REQUIREMENT: Return the whole listing exactly as it stands.

------ PROVIDED MATERIAL

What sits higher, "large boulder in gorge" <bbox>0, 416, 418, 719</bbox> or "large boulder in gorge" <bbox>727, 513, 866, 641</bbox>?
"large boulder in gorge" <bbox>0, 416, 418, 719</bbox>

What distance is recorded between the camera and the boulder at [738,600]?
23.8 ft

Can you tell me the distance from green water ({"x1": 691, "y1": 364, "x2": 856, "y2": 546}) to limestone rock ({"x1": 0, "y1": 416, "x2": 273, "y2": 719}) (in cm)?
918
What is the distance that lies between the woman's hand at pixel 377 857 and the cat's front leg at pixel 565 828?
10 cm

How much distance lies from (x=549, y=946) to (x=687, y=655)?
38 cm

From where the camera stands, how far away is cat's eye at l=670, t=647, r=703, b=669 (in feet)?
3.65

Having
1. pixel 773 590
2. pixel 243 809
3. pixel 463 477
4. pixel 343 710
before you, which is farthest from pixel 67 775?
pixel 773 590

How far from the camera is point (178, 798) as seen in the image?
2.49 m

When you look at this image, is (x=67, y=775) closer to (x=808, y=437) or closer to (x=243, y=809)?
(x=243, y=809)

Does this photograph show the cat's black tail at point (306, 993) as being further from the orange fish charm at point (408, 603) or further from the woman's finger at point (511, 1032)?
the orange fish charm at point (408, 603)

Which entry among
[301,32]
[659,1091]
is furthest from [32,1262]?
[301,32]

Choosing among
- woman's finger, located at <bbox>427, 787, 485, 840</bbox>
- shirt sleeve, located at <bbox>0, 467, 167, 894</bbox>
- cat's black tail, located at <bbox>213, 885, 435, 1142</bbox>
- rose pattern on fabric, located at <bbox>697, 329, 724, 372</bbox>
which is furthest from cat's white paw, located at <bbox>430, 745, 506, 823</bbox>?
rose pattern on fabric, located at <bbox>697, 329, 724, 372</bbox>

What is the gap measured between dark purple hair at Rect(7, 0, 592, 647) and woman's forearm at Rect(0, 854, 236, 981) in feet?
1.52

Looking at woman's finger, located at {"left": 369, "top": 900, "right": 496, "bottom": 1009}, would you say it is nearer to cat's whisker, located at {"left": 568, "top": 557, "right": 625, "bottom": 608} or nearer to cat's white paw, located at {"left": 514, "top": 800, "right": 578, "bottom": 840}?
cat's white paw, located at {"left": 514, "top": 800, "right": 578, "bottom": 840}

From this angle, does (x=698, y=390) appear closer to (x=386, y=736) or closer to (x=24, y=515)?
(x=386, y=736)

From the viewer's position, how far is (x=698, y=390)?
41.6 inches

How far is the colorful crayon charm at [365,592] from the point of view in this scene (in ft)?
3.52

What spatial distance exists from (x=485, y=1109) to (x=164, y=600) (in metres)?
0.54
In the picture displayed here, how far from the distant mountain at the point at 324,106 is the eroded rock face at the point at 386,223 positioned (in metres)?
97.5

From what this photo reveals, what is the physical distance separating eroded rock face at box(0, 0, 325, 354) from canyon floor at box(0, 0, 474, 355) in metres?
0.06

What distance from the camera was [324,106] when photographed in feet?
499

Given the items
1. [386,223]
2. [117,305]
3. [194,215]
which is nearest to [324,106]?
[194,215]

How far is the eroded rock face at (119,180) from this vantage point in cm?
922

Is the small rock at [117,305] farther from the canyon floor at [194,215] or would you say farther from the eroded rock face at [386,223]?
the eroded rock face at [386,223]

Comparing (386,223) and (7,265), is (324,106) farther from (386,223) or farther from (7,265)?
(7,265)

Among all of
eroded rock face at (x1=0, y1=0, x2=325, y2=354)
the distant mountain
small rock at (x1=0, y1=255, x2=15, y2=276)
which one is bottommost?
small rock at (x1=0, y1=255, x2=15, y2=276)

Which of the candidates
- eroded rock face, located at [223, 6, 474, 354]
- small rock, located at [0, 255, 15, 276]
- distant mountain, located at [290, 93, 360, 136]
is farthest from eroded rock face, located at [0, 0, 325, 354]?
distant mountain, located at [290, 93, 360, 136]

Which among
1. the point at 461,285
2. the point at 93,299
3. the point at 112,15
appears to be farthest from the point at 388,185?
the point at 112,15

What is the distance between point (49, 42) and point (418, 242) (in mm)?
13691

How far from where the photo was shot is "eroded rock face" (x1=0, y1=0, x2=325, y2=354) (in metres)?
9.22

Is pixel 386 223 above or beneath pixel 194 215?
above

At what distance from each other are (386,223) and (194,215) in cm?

------------

FULL ANSWER:
What sits higher, "large boulder in gorge" <bbox>0, 416, 418, 719</bbox> or "large boulder in gorge" <bbox>727, 513, 866, 641</bbox>?
"large boulder in gorge" <bbox>0, 416, 418, 719</bbox>

What distance is recorded between the camera and the boulder at [738,600]?
23.8 ft

Can you tell me the distance from green water ({"x1": 691, "y1": 364, "x2": 856, "y2": 546}) to limestone rock ({"x1": 0, "y1": 416, "x2": 273, "y2": 719}) (in cm)?
918
What is the distance that lies between the woman's hand at pixel 377 857 and the cat's front leg at pixel 565 828?
10 cm

How much distance lies from (x=549, y=946) to (x=687, y=655)?
38 cm

From where the camera stands, how far away is cat's eye at l=670, t=647, r=703, b=669 (in feet)?
3.65

Having
1. pixel 773 590
2. pixel 243 809
3. pixel 463 477
4. pixel 343 710
before you, which is farthest from pixel 67 775?
pixel 773 590

How far from the camera is point (178, 798) as seen in the image?
2.49 m

When you look at this image, is (x=67, y=775) closer to (x=808, y=437) or closer to (x=243, y=809)?
(x=243, y=809)

Does this photograph show the cat's black tail at point (306, 993) as being further from the orange fish charm at point (408, 603) or further from the woman's finger at point (511, 1032)?
the orange fish charm at point (408, 603)

Which entry among
[301,32]
[659,1091]
is furthest from [32,1262]?
[301,32]

Choosing among
- woman's finger, located at <bbox>427, 787, 485, 840</bbox>
- shirt sleeve, located at <bbox>0, 467, 167, 894</bbox>
- cat's black tail, located at <bbox>213, 885, 435, 1142</bbox>
- rose pattern on fabric, located at <bbox>697, 329, 724, 372</bbox>
which is furthest from cat's white paw, located at <bbox>430, 745, 506, 823</bbox>?
rose pattern on fabric, located at <bbox>697, 329, 724, 372</bbox>

What is the gap measured between dark purple hair at Rect(7, 0, 592, 647) and woman's forearm at Rect(0, 854, 236, 981) in feet?
1.52

Looking at woman's finger, located at {"left": 369, "top": 900, "right": 496, "bottom": 1009}, would you say it is nearer to cat's whisker, located at {"left": 568, "top": 557, "right": 625, "bottom": 608} or nearer to cat's white paw, located at {"left": 514, "top": 800, "right": 578, "bottom": 840}?
cat's white paw, located at {"left": 514, "top": 800, "right": 578, "bottom": 840}

From this angle, does (x=698, y=390) appear closer to (x=386, y=736) or closer to (x=24, y=515)?
(x=386, y=736)

From the viewer's position, how far is (x=698, y=390)?
41.6 inches

How far is the colorful crayon charm at [365,592] from the point of view in this scene (in ft)?
3.52

What spatial distance exists from (x=485, y=1109) to (x=164, y=600) (in metres)?
0.54
In the picture displayed here, how far from the distant mountain at the point at 324,106 is the eroded rock face at the point at 386,223 positioned (in metres)?
97.5

From what this photo reveals, what is the physical distance separating eroded rock face at box(0, 0, 325, 354) from canyon floor at box(0, 0, 474, 355) in metres?
0.06

What distance from the camera was [324,106] when photographed in feet?
499

Given the items
1. [386,223]
2. [117,305]
3. [194,215]
which is nearest to [324,106]?
[194,215]

How far is the eroded rock face at (119,180) from this vantage point in cm?
922

Is the small rock at [117,305] farther from the canyon floor at [194,215] or would you say farther from the eroded rock face at [386,223]?
the eroded rock face at [386,223]

Comparing (386,223) and (7,265), is (324,106) farther from (386,223) or farther from (7,265)?
(7,265)

Among all of
eroded rock face at (x1=0, y1=0, x2=325, y2=354)
the distant mountain
small rock at (x1=0, y1=255, x2=15, y2=276)
which one is bottommost?
small rock at (x1=0, y1=255, x2=15, y2=276)

Which of the candidates
- eroded rock face, located at [223, 6, 474, 354]
- small rock, located at [0, 255, 15, 276]
- distant mountain, located at [290, 93, 360, 136]
is farthest from eroded rock face, located at [0, 0, 325, 354]?
distant mountain, located at [290, 93, 360, 136]

Which among
1. the point at 461,285
2. the point at 93,299
3. the point at 112,15
appears to be farthest from the point at 388,185?
the point at 112,15

What is the distance between point (49, 42) and point (418, 242) (in mm)?
13691

How far from where the photo was shot is "eroded rock face" (x1=0, y1=0, x2=325, y2=354) (in metres)?
9.22

Is pixel 386 223 above or beneath pixel 194 215?
above

At what distance from each other are (386,223) and (194,215) in cm?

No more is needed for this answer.